- [Passage]
* START *

To begin, we'll try to train dreambooth on a sample dataset with a few images of a dog. You can download the dataset from [here](https://drive.google.com/drive/folders/1BO_dyz-p65qhBRRMRA4TbZ8qW4rB99JZ) or with the following script

In [3]:
from huggingface_hub import snapshot_download

local_dir = "../dog"
snapshot_download(
    "diffusers/dog-example",
    local_dir=local_dir,
    repo_type="dataset",
    ignore_patterns=".gitattributes",
)

Fetching 5 files: 100%|███████████████████████████████████████████████████████████████████████████████████████| 5/5 [00:00<00:00, 15.25it/s]


'/Users/jonas/workspace/adomvi/dog'

## Fine-tune the model

To train the model, we found these settings work best. We train with LoRA, on 1500 steps, saving checkpoints every 500 step. We finetune the text_encoder along with the unet.

In [5]:
!export MODEL_NAME="runwayml/stable-diffusion-v1-5"
!export INSTANCE_DIR="../dog"
!export CLASS_DIR="../dogs"
!export OUTPUT_DIR="../adomvi-dream-dog"

!accelerate launch ../diffusers/examples/dreambooth/train_dreambooth_lora.py \
  --pretrained_model_name_or_path=$MODEL_NAME  \
  --train_text_encoder \
  --instance_data_dir=$INSTANCE_DIR \
  --class_data_dir=$CLASS_DIR \
  --output_dir=$OUTPUT_DIR \
  --with_prior_preservation \
  --prior_loss_weight=1.0 \
  --instance_prompt="a photo of sks dog" \
  --class_prompt="a photo of a dog" \
  --num_class_images=200 \
  --resolution=512 \
  --train_batch_size=1 \
  --use_8bit_adam \
  --gradient_accumulation_steps=1 \
  --checkpointing_steps=500 \
  --learning_rate=1e-4 \
  --lr_scheduler="constant" \
  --lr_warmup_steps=0 \
  --max_train_steps=1500 \
  --validation_prompt="A photo of sks dog in a bucket" \
  --validation_epochs=50 \
  --seed="0"

* END *

- [Parts of the exercise]
• A. Answer these questions about the DreamBooth tutorial, one per line:
(i) To which local directory does the script download the dog dataset?
(ii) How often are checkpoints saved during fine-tuning?
(iii) What learning rate does the training command set?
• B. Extend the DreamBooth tutorial, carrying on after the training command that ends it.
The material after this comes from a different source.

- [Raw data]

* START *

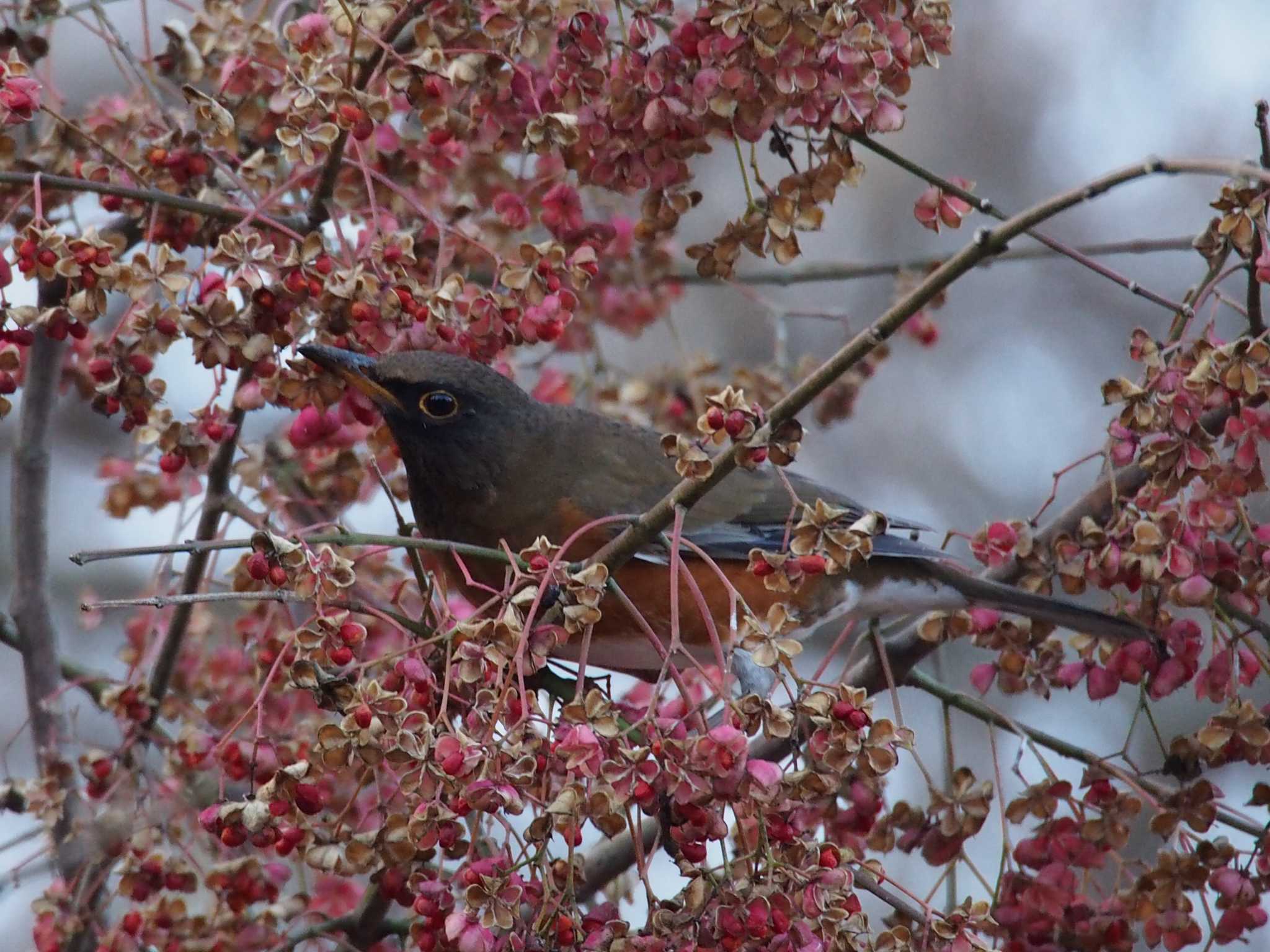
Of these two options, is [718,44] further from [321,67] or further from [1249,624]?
[1249,624]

* END *

- [The responses]
• A.
(i) "../dog"
(ii) Every 500 steps
(iii) 1e-4

• B.
## Running inference

Once the model has been trained, we can run inference to generate new images from a prompt

In [None]:
from huggingface_hub.repocard import RepoCard
from diffusers import StableDiffusionPipeline
import torch

lora_model_id = "adomvi-dream-dog"
card = RepoCard.load(lora_model_id)
base_model_id = card.data.to_dict()["base_model"]

pipe = StableDiffusionPipeline.from_pretrained(base_model_id, torch_dtype=torch.float16)
pipe = pipe.to("cuda")
pipe.load_lora_weights(lora_model_id)

prompt = "A picture of a sks dog in a bucket."
negative_prompt = ("(low quality, worst quality:1.4), "
                   "bad composition, inaccurate eyes")

images = pipeline(prompt=prompt, 
    negative_prompt=negative_prompt, 
    width=512, 
    height=768, 
    num_inference_steps=100, 
    num_images_per_prompt=4,
    generator=torch.manual_seed(0)
).images

In [None]:
from diffusers import DiffusionPipeline
import torch

model_id = "dreambooth"
pipe = DiffusionPipeline.from_pretrained(model_id, torch_dtype=torch.float16).to("cuda")

prompt = "A photo of sks dog in a bucket"
image = pipe(prompt, num_inference_steps=50, guidance_scale=7.5).images[0]

image.save("dog-bucket.png")